━━━━━ Excerpt provided ━━━━━
03. How It Works
Sources of bias
Historical bias in training data:
If the training data reflects past human discrimination, the model learns to replicate it. The COMPAS recidivism algorithm trained on criminal justice data in which Black defendants were arrested and incarcerated at higher rates due to structural inequities in policing, not because of higher actual recidivism. The model reproduced this disparity.
Unrepresentative data:
MIT researcher Joy Buolamwini found that commercial facial recognition systems trained on datasets that were more than 75% male and more than 80% white produced error rates above 34% for darker-skinned women, compared to under 1% for lighter-skinned men. The training sets simply contained far more examples of one group.
Proxy variables:
An algorithm may not receive race as an input and still produce racially discriminatory outcomes. Zip code is a well-documented proxy for race in the US because of residential segregation. Amazon's same-day delivery exclusions initially excluded predominantly Black neighborhoods while optimizing on zip-code-level profitability. Barocas and Selbst define these as "mere stand-ins for protected groups."
Label bias:
If the ground-truth labels used in training were themselves the product of biased human judgment, the model learns to replicate that judgment. A hiring model trained on which candidates were hired in the past learns the hiring manager's preferences, not an objective measure of job fitness.
Feedback loops:
A biased prediction shapes the world it predicts. Predictive policing tools send more police to areas they flag as high-risk, which produces more arrests in those areas, which confirms the algorithm's prediction in the next training cycle. The bias amplifies over time.
Fairness definitions and their conflicts
Demographic parity (equal selection rates across groups): The system selects applicants, defendants, or patients at the same rate regardless of group. This ignores genuine differences in base rates.
Equalized odds (equal true positive and false positive rates across groups): The system is equally accurate for everyone. ProPublica used this framing to criticize COMPAS, showing Black defendants were more likely to be falsely flagged as high risk.
Calibration (equal predictive accuracy at a given score across groups): A risk score of 70 means the same probability of reoffending regardless of race. Northpointe used this framing to defend COMPAS.
The formal impossibility result states that calibration and equalized odds cannot both be satisfied when base rates differ between groups. Any choice between them is a value judgment, not a technical decision.
━━━━━
#### Exercise goal
In the section on algorithmic bias, what error rate did commercial facial recognition systems produce for darker-skinned women? The material that comes next is separate from the section on algorithmic bias.
━━━━━ Record extracts ━━━━━
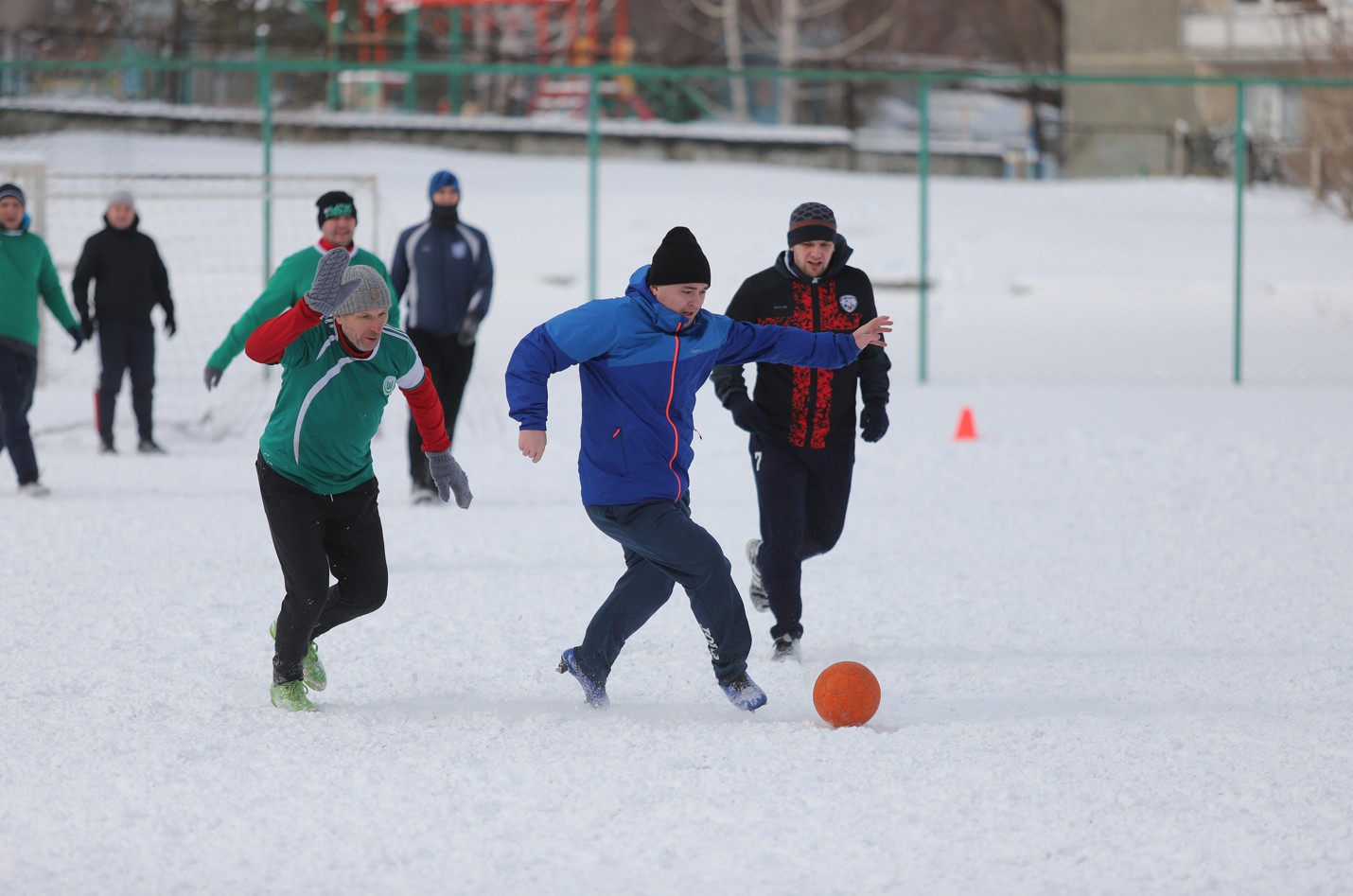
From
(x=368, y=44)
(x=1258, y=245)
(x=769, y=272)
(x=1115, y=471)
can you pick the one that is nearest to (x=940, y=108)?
(x=368, y=44)

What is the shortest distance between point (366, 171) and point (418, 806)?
2169cm

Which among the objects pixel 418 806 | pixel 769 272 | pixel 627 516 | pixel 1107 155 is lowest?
pixel 418 806

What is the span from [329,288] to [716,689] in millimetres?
1954

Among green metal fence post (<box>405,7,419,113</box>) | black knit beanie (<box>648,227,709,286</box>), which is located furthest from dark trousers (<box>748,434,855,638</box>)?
green metal fence post (<box>405,7,419,113</box>)

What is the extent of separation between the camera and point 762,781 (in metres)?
4.63

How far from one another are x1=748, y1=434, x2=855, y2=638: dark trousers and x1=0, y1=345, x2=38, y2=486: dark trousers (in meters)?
4.98

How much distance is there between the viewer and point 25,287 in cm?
933

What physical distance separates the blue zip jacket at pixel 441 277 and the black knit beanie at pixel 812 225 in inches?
152

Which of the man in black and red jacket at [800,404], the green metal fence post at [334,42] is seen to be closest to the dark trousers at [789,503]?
the man in black and red jacket at [800,404]

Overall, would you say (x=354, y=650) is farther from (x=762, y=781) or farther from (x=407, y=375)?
(x=762, y=781)

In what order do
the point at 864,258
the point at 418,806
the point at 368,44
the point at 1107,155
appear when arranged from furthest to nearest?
the point at 1107,155 → the point at 368,44 → the point at 864,258 → the point at 418,806

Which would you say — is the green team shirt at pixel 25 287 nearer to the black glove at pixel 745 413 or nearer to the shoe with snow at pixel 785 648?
the black glove at pixel 745 413

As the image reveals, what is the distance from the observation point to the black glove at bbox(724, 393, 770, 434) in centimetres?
603

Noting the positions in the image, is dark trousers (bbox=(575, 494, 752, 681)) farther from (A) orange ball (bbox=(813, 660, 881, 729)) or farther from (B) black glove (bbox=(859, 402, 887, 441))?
(B) black glove (bbox=(859, 402, 887, 441))
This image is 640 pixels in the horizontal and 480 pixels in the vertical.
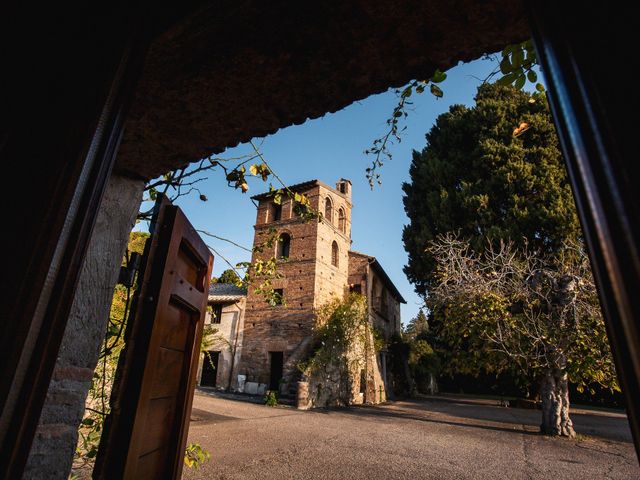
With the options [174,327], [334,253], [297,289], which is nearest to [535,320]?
[174,327]

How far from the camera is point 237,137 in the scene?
199 cm

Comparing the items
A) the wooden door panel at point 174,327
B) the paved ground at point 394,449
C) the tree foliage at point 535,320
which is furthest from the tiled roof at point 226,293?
the wooden door panel at point 174,327

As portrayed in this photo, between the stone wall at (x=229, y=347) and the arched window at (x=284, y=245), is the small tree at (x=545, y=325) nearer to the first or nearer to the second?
the arched window at (x=284, y=245)

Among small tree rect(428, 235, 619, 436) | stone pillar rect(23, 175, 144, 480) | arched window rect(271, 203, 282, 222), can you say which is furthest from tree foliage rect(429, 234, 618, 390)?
arched window rect(271, 203, 282, 222)

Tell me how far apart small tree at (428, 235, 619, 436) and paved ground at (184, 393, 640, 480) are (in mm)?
1294

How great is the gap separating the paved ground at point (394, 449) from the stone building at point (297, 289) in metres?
5.53

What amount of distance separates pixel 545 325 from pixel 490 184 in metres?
9.93

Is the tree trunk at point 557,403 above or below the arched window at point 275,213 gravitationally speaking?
below

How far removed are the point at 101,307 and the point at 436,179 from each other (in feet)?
61.0

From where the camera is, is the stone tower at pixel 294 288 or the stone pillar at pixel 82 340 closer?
the stone pillar at pixel 82 340

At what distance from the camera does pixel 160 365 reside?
7.09 ft

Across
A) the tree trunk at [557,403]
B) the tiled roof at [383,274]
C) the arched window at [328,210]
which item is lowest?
the tree trunk at [557,403]

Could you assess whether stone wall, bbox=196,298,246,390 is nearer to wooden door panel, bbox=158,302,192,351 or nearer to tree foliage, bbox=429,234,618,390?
tree foliage, bbox=429,234,618,390

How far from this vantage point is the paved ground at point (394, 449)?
16.3 feet
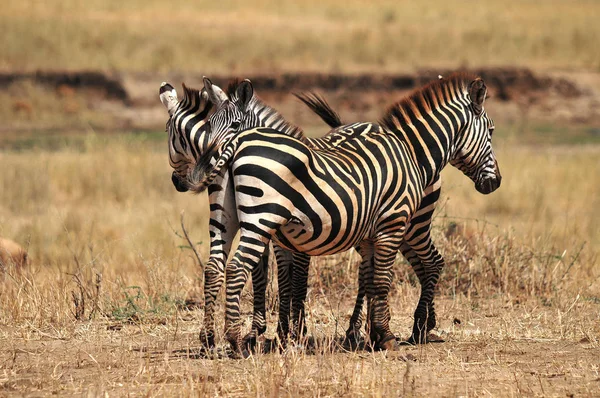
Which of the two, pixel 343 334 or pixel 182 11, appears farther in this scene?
pixel 182 11

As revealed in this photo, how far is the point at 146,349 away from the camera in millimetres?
7902

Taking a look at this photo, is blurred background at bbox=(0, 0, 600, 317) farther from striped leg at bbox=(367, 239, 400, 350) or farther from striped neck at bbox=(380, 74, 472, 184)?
striped leg at bbox=(367, 239, 400, 350)

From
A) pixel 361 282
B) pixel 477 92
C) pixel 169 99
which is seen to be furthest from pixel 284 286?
pixel 477 92

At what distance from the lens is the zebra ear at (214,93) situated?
8.04 meters

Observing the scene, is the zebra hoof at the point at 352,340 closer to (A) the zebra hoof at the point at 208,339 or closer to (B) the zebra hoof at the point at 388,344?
(B) the zebra hoof at the point at 388,344

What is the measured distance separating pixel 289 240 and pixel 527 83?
28.3m

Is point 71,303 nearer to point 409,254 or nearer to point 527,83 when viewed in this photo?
point 409,254

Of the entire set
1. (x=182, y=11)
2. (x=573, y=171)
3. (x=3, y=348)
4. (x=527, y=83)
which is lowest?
(x=3, y=348)

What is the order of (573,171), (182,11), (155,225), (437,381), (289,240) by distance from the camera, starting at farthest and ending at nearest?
(182,11) → (573,171) → (155,225) → (289,240) → (437,381)

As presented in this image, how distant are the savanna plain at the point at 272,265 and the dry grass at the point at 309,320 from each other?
0.09ft

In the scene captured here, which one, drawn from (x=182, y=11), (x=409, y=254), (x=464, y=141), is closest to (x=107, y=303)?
(x=409, y=254)

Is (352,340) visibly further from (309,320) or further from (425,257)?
(425,257)

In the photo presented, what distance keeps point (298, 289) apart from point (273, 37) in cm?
2812

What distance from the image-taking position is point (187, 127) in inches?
317
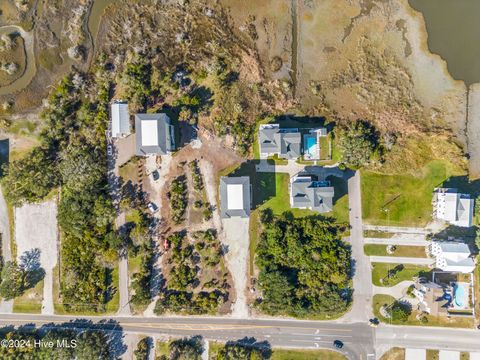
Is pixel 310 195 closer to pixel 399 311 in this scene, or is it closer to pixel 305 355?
pixel 399 311

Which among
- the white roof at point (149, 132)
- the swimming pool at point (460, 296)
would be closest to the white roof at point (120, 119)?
the white roof at point (149, 132)

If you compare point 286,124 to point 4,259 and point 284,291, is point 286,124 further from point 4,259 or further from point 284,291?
point 4,259

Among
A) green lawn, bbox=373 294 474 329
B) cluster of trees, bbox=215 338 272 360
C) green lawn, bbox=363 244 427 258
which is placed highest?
green lawn, bbox=363 244 427 258

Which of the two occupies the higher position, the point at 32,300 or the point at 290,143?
the point at 290,143

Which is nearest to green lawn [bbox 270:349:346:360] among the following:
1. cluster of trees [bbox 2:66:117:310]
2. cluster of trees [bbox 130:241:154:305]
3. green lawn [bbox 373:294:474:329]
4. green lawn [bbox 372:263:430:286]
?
green lawn [bbox 373:294:474:329]

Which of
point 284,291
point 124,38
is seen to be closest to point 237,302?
point 284,291

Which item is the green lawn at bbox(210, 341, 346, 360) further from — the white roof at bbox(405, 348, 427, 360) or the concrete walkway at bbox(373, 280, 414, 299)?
the concrete walkway at bbox(373, 280, 414, 299)

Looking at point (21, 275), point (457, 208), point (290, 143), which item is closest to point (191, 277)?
point (290, 143)
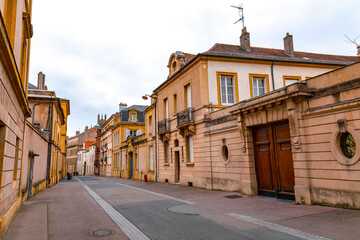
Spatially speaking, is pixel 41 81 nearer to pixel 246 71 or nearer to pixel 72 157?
pixel 246 71

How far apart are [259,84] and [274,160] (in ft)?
27.0

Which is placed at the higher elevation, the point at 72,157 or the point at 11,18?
the point at 11,18

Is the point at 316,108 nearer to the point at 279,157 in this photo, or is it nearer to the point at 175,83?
the point at 279,157

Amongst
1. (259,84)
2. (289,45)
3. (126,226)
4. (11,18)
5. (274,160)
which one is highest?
(289,45)

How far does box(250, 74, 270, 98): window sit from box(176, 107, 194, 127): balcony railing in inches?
177

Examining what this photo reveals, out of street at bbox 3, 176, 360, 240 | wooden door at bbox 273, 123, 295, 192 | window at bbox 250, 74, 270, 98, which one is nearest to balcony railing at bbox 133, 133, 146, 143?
window at bbox 250, 74, 270, 98

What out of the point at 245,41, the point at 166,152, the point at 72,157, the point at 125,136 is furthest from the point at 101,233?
the point at 72,157

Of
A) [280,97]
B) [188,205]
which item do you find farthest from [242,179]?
[280,97]

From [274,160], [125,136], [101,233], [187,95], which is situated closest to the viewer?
[101,233]

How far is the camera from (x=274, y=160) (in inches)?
444

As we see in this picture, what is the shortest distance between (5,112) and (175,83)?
15.3m

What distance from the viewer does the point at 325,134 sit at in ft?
28.7

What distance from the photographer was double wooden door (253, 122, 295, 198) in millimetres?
10516

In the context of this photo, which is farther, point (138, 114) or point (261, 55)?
point (138, 114)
━━━━━
#### Answer to this task
Above 34%